In addition to acting in all three mediums, Vail also saw success as director on the Broadway stage, as well also being a producer of radio programs. Born on June 29, 1899 in Denver, Colorado, Vail rose to prominence on the New York stage during the mid-1920s in the drama, Caught. Over the next ten years he would appear in over fifteen plays on the Great White Way.
His more notable plays being Behold the Bridegroom, which ran in 1927 and 1928, written and directed by George Kelly, and 1934"s Are You Decent?.
In 1931 he would take a brief hiatus from the stage, focusing on performing in films. In the year he spent in Hollywood, Vail would make eight films, with starring or featured roles in all but one of them.
His film debut came in Beau Ideal, the 1931 sequel to the 1926 silent film, Beau Geste, starring alongside Frank McCormack and Ralph Forbes. Other notable films include starring roles in Dance, Fools, Dance (1931), with Joan Crawford.
Victor Schertzinger"s The Woman Between, which co-starred Lily Damita.
And 1932"s Big Town, directed by Arthur Hoerl. Other films in which he had a featured role included Consolation Marriage (1931), starring Irene Dunne and Pat O"Brien. And I Take This Woman, starring Gary Cooper and Carole Lombard.

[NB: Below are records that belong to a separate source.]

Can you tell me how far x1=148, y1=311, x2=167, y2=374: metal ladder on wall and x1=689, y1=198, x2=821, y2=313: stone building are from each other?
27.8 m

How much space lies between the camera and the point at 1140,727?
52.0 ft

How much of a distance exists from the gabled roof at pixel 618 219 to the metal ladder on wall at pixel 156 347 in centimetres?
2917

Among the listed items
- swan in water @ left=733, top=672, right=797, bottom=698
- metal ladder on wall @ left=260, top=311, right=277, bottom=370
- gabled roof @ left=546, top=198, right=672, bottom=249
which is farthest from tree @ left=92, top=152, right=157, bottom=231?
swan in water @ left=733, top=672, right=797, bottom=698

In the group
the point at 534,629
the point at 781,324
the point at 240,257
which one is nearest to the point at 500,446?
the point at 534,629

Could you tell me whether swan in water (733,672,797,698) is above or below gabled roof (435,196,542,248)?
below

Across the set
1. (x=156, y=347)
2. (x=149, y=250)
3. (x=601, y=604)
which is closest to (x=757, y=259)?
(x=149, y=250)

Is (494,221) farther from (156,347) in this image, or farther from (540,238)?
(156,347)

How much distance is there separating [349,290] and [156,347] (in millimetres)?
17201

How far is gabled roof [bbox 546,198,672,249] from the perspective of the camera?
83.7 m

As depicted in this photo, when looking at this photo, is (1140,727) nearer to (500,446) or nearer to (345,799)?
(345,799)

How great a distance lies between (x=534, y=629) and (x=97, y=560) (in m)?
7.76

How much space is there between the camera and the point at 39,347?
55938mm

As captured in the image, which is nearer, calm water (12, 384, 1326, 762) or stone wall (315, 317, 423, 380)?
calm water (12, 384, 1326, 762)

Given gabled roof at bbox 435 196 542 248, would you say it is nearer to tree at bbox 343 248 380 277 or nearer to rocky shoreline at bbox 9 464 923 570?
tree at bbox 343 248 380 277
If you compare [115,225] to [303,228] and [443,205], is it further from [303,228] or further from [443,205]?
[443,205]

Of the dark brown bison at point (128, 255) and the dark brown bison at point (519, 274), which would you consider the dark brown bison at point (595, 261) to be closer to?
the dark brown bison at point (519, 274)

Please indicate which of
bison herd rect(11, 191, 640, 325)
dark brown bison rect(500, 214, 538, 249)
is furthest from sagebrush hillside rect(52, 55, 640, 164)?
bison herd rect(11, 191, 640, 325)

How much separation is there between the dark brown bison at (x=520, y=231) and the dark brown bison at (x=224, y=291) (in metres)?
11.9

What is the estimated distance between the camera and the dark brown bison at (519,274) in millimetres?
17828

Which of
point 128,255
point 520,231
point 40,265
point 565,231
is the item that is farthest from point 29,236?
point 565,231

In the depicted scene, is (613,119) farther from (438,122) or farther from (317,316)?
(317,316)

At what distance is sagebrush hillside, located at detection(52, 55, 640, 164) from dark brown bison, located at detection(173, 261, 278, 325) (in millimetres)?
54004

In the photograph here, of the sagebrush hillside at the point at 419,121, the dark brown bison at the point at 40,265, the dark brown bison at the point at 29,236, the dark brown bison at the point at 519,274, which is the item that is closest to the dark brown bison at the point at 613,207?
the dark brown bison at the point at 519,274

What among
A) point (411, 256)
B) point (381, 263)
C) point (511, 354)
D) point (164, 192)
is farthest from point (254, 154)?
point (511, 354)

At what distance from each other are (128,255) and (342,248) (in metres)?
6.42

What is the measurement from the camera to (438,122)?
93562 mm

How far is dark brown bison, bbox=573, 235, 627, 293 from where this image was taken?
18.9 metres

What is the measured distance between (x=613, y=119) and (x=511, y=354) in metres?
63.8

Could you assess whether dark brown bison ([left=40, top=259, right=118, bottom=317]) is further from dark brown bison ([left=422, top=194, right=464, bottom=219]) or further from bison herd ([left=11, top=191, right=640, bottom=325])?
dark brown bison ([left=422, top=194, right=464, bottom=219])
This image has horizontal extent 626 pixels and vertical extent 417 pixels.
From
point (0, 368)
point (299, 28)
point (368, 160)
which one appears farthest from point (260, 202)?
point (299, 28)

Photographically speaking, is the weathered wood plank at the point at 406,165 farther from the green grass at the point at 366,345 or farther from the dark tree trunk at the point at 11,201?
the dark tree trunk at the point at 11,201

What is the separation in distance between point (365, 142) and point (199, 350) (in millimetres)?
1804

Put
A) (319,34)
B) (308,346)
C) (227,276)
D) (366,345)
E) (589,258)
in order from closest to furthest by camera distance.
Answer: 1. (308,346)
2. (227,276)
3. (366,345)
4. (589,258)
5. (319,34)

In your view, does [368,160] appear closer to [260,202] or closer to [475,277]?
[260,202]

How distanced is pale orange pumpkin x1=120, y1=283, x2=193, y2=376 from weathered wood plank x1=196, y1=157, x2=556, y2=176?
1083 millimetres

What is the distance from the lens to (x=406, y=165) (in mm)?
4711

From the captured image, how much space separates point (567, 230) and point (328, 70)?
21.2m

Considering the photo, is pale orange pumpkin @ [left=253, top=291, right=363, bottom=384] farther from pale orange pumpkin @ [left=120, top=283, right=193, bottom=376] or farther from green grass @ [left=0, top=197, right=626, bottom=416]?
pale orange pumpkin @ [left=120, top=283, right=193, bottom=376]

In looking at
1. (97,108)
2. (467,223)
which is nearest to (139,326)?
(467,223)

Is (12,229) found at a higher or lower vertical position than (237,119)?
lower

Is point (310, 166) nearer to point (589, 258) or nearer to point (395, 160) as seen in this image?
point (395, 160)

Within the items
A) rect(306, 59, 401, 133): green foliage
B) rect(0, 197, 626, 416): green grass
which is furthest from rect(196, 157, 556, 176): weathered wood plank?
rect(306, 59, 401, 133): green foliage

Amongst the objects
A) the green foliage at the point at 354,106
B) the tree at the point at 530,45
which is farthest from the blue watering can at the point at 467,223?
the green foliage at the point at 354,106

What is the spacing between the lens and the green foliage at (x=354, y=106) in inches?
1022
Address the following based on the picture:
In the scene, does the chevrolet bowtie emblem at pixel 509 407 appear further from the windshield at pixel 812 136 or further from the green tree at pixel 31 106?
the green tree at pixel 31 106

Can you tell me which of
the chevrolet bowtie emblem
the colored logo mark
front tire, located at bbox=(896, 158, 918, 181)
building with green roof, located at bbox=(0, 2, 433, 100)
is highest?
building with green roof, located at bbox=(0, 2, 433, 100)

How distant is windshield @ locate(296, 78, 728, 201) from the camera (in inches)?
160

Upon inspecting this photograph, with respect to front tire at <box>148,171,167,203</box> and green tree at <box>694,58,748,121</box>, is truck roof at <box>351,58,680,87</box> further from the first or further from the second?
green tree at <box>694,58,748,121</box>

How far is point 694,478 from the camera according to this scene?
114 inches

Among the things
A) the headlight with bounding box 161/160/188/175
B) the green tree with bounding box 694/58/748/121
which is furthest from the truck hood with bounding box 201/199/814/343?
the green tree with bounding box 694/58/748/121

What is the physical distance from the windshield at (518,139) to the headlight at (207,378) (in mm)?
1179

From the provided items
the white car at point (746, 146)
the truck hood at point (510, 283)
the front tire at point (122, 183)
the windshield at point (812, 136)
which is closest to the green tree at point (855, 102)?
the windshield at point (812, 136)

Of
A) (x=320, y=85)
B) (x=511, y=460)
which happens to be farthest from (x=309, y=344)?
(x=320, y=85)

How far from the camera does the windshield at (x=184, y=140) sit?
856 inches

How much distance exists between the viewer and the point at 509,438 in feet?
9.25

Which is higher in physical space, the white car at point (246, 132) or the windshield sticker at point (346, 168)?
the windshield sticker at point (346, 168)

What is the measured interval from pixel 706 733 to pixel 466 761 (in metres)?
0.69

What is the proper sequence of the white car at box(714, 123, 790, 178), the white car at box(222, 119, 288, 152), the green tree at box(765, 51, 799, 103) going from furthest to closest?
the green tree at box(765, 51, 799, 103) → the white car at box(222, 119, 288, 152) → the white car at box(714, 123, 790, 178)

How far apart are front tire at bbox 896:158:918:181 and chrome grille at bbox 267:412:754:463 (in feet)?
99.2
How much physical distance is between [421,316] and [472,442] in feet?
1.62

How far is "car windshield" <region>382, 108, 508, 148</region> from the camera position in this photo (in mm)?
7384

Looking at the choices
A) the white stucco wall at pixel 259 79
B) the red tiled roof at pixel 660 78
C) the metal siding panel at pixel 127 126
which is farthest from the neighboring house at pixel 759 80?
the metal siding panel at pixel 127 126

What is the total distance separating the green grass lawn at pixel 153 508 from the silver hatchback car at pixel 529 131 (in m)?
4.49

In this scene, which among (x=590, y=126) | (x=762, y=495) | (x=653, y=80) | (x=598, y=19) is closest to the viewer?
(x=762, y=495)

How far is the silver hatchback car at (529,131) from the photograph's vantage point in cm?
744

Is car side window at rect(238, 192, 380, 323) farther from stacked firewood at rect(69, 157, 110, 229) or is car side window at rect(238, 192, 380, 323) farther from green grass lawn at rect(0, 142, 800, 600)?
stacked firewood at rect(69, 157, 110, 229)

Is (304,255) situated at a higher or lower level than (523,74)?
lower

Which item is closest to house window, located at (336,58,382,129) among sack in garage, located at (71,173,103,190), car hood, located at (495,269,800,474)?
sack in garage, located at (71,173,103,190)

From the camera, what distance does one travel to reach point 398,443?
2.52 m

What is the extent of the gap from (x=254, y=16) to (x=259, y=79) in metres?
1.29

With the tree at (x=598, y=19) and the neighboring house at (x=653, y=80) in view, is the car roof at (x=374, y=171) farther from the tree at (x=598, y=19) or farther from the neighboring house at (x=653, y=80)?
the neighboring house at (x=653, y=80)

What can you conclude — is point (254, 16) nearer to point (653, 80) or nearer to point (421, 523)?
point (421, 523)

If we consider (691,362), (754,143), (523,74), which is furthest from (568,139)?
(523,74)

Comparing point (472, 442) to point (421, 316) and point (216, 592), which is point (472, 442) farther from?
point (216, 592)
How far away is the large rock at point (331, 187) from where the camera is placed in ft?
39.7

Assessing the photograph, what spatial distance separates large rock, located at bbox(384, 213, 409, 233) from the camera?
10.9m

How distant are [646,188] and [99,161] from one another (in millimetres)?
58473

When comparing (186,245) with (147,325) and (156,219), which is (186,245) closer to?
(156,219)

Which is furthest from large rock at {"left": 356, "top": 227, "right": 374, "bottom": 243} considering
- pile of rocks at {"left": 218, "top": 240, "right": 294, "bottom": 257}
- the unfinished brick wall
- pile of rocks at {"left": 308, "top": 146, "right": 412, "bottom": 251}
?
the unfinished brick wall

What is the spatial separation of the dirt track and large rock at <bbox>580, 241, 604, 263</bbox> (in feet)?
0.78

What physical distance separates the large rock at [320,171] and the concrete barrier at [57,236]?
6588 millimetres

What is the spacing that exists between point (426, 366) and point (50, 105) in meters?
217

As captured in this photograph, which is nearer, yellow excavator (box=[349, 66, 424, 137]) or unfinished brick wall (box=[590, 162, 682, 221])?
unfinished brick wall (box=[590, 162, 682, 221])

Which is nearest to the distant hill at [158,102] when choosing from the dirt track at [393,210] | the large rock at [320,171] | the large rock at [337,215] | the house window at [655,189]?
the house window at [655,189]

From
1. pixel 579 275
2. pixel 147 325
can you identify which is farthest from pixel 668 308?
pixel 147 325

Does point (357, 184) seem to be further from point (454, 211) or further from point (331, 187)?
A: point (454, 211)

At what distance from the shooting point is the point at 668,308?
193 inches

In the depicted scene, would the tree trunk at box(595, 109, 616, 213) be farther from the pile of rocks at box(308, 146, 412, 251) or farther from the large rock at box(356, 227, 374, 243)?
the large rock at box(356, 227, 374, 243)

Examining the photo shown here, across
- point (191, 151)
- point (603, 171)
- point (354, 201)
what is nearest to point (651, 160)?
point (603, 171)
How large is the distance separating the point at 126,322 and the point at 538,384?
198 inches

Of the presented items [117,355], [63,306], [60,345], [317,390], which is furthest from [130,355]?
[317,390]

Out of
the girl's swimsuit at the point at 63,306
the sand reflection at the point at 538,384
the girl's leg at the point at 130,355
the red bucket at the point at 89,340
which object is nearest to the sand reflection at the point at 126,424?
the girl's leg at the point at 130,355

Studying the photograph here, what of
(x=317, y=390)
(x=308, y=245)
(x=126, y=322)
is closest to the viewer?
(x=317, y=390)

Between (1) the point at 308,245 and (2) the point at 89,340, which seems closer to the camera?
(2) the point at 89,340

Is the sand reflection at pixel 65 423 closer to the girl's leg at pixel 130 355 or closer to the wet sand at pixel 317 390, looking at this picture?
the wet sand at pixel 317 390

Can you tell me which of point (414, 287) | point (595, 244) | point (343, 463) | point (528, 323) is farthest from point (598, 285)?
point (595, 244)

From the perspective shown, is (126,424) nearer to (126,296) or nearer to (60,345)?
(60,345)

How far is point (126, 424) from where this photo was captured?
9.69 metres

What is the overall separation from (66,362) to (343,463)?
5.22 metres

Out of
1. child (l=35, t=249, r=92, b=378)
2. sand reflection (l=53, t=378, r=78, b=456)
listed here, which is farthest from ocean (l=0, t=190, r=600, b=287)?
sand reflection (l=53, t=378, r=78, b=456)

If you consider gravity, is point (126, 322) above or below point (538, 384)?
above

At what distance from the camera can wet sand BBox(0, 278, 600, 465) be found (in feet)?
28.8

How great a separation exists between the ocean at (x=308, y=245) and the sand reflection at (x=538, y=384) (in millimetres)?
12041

After his short stint in films, Vail would return to the stage in 1932.
Beginning in the mid-1930s he would enter a new medium: radio. From the 30s through the start of the 1950s, he would act and produce in that arena.
He would take another break from the stage in 1935, not returning until the war years of 1941-1945, at which point he would change hats, directing, rather than acting. His biggest Broadway success as a director, would be his last play, 1945"s Chicken Every Sunday, by Julius and Philip Epstein.
His career in radio would last from the 1930s until the early 1950s.
During that time he would act as well as produce for the radio. He would produce several shows for National Broadcasting Company, including Cyrano de Bergerac as part of the Great Plays series. Other shows he would produce for the Great Plays series included Captain Jinks of the Horse Marines, William Tell, and Elizabeth the Queen.
Vail would also be one of the directors of the radio serial, The Aldrich Family, which ran from 1939-1953.
Late in his career, Vail would make several appearances on episodic television, including performances on Perry Mason, Father Knows Best and The Donna Reed Show. Vail died on November 28, 1959 in Los Angeles, California.